Archive for the ‘Uncategorized’ Category

So finally here I am. 9 months into the institute and the first year seems to end already. This entire journey was like a roller coaster to me. A lot of ups, and a lot of downs. So the last post was on November 3, 2017. After that, the end term exams came up in December. The typical case based examination scenarios where you have to implement various frameworks. But, but the story does not end here. Meanwhile I got placed for my summer internship at a mid-sized IT based firm. We had only 3 days of holiday after our second term exam. Which means, technically we had only the 30th, 31st of December and 1st of January as holidays. Now what?

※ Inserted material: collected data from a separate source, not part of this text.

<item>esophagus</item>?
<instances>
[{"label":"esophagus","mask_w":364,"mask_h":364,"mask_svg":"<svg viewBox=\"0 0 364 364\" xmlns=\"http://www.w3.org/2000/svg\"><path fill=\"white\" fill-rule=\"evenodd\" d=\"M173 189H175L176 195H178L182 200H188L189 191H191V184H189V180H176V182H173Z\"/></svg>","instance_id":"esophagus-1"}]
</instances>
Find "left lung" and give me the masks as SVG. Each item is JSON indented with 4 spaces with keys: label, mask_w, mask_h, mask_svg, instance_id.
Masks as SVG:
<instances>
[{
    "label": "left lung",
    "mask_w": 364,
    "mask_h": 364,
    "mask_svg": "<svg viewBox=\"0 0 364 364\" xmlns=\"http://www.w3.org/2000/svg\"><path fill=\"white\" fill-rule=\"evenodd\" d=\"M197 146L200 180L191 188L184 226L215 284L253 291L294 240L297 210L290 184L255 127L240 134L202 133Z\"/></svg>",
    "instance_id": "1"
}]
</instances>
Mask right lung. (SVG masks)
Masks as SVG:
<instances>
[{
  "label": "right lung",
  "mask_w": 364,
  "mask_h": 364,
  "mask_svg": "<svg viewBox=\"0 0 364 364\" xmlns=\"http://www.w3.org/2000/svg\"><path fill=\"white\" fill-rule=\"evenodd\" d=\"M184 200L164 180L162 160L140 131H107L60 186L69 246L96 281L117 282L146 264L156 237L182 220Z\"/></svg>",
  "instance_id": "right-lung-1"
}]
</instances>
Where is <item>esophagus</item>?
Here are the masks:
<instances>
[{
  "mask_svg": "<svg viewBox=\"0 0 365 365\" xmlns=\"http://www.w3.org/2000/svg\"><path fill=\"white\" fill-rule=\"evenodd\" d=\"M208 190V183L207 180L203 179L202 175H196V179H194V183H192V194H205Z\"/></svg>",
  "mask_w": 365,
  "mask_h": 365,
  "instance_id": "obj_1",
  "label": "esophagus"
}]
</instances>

Now comes the change. 6 of our friends planned an outing, to Ranikhet. Now, I didn’t have the slightest idea about Ranikhet because I had recently started visiting hill stations. And unfortunately the seventh guy in our group had plans to leave for Delhi, so we were the remaining members. And we knew that staying back in campus won’t give us the kind of a break we need. So we booked a car, and went off to the hill-station. Trust me, they say “Once you visit the Himalayas, they call you back. Each and every time”. So we had our fair share of relaxation, in those three days. And returned back to the campus on the 1st of January. This was the start of the third term, and a new start from a clean slate. This term was also special in a way because during the mid-term, our seniors had completed their syllabus and had to leave the campus. This was a major event for all of us, emotionally. After their departure, the campus looked like a horror story background, with dim lights and the senior’s hostel blocks started looking scary in darkness. But still, we had around 214 students, so our blocks were a bit lively.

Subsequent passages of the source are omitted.